Chris answers: The ban on lawyers promoting themselves originated way back in British social history. The delivery of legal services was considered a public service, and not a means of making a living. However if you have ever received a bill from a lawyer, you will realise that this has changed in practice!
So the law society here, and in many other jurisdictions, has begun to relax on the matter of promotion of professional services. As a marketer, and as someone whose business delivers a professional service, I am in favour of business promotion.
As in all categories, successful promotion of law or accountancy must begin with the definition of a target audience. And an honest appraisal of what that audience thinks and feels about what’s on offer. This is hard for first-time marketers, and harder still for people who consider themselves pillars of the Establishment.
They have a tendency to view the market from the lofty battlements of their offices. They draw on the confidence of many years of giving advice to other people, but this makes it harder for them to take advice themselves. And they also have a problem unique to the structure of their businesses. They are partnerships. Their strength lies in building up a diverse group of professionals who are experts in their own areas. The more experts, the broader their offering to the market, and the more revenue streams they command. But a large group of opinionated experts means a large group of strong individuals. Which in turn makes it hard to get consensus on the values a shared brand that they will all buy into. And even when they agree what they are going to stand for, many of them may leave the brand discussion with a attitude that says:’ well I agree with the overall brand, but I disagree with points b, d and f.’ Thus the process of brand fragmentation begins.
I speak from experience of advising law firms, accountancy practices, and the high-end of our safari business in Kenya. Lots of strong characters; and good discussions - but a struggle to achieve and maintain consensus.
Neither the legal nor the accountancy sectors in Kenya face anything like the image issues that their international counterparts do … yet. But the more they open themselves up to marketing, the more they will. Remember Enron, and the role of the accountancy firms? Remember Tiger Woods and his impact as a brand representative on Accenture? And consider how the legal profession is reviled in the United States – ask any American.My wish, as our professionals turn their faces to the market, is that they with do so with modesty, with understatement and with decency. Let us have no ambulance chasers here. We live in hope!
PW asks: How does shopper marketing affect a consumer’s purchasing behaviour?

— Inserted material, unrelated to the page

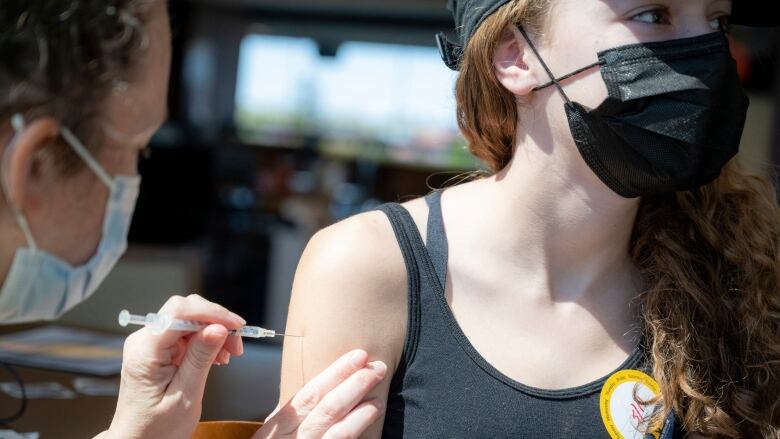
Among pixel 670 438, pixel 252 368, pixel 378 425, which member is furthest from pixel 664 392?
pixel 252 368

Chris responds: Shopper marketing is the latest buzzword in marketing. As a practice, it aims to complete the advertising ‘circuit’ by connecting mass media messages to the shopping environment. In other words, the brand message Madam Housewife sees on TV should also be present as her hand hovers over the supermarket shelf. Traditionally, this was done by printing low-cost paper and card materials, and persuading supermarket bosses to let you ‘stick stuff up’. Thankfully this is evolving and, if you are interested, I will say more about this in future columns. Just ask me.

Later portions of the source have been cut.